The bill also increases penalties for repeat DUI offenders and makes it a crime to loan your vehicle to someone you know is drunk or under the influence of drugs.

Hinesburg Representative William Lippert chairs the House Judiciary Committee. He said the legislation is one of several measures in recent years to curb driving under the influence.

(Lippert) "We generally want to send a message that the tragedy of drunken driving and the tragedy of loss of life, injury on our highways must stay in our consciousness must stay on the agenda for us, because every day when we’re out on the highway, one never knows if someone in the other vehicle has chosen to use that car as a weapon."

(Host) The bill says judges should set a 5 year minimum in DUI cases that result in fatal accidents or serious injuries. Currently the minimum sentence is one year in jail.

Lippert said judges would still have some flexibility in sentencing.

(Lippert) "We are setting some minimum expectations of incarceration but allowing for the judge to exercise their judging where the interests of justice and public safety require it."

(Host) Lippert said the House and the Senate divided their responsibilities on DUI issues. He said his committee will now take up legislation passed by the Senate that makes it a felony to try to escape from police if the driver kills or seriously injures someone.

That bill was prompted by the death of 43-year-old Katherine Borneman in December. She was killed by a Burlington driver who led police on a car chase. The driver had four previous drunken driving convictions.

====

* [DIRECTION 1]: Which committee does William Lippert chair, according to the DUI bill transcript?
* [DIRECTION 2]: From the DUI bill transcript, extract the stretch from "(Host) The bill" through "year in jail.".
You can skip the items; they aren't needed here.

[Image-based spatial reasoning items]
====

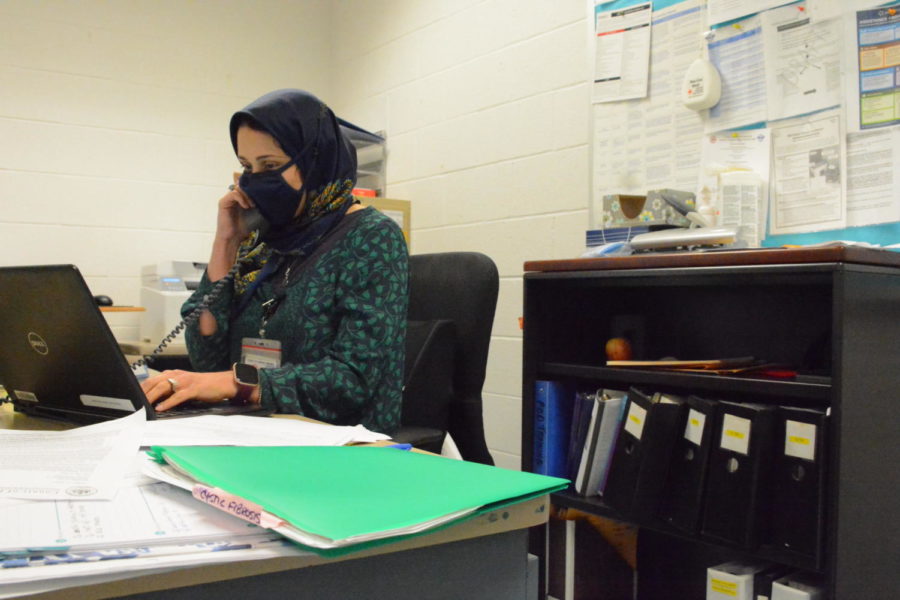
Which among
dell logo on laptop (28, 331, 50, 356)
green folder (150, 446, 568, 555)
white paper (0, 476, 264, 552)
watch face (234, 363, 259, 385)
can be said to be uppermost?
dell logo on laptop (28, 331, 50, 356)

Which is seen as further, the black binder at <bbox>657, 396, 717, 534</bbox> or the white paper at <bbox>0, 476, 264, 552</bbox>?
the black binder at <bbox>657, 396, 717, 534</bbox>

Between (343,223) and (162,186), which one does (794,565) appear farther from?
(162,186)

====

* [TASK RESULT 1]: The House Judiciary Committee.

* [TASK RESULT 2]:
(Host) The bill says judges should set a 5 year minimum in DUI cases that result in fatal accidents or serious injuries. Currently the minimum sentence is one year in jail.